Records from a data collection
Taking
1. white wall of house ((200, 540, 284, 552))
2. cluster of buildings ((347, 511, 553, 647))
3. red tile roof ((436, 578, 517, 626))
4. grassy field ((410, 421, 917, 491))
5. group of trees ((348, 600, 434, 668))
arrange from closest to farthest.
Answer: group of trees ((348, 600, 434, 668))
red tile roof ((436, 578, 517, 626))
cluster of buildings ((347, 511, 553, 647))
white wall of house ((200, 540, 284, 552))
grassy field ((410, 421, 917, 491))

◆ **Task to carry out**
Duplicate these records line for line, with no changes.

◆ **Solution to this problem**
Taking
1. white wall of house ((200, 540, 284, 552))
2. cluster of buildings ((347, 511, 553, 647))
3. red tile roof ((436, 578, 517, 626))
4. grassy field ((410, 421, 917, 491))
5. group of trees ((348, 600, 434, 668))
arrange from closest to farthest.
Answer: group of trees ((348, 600, 434, 668))
red tile roof ((436, 578, 517, 626))
cluster of buildings ((347, 511, 553, 647))
white wall of house ((200, 540, 284, 552))
grassy field ((410, 421, 917, 491))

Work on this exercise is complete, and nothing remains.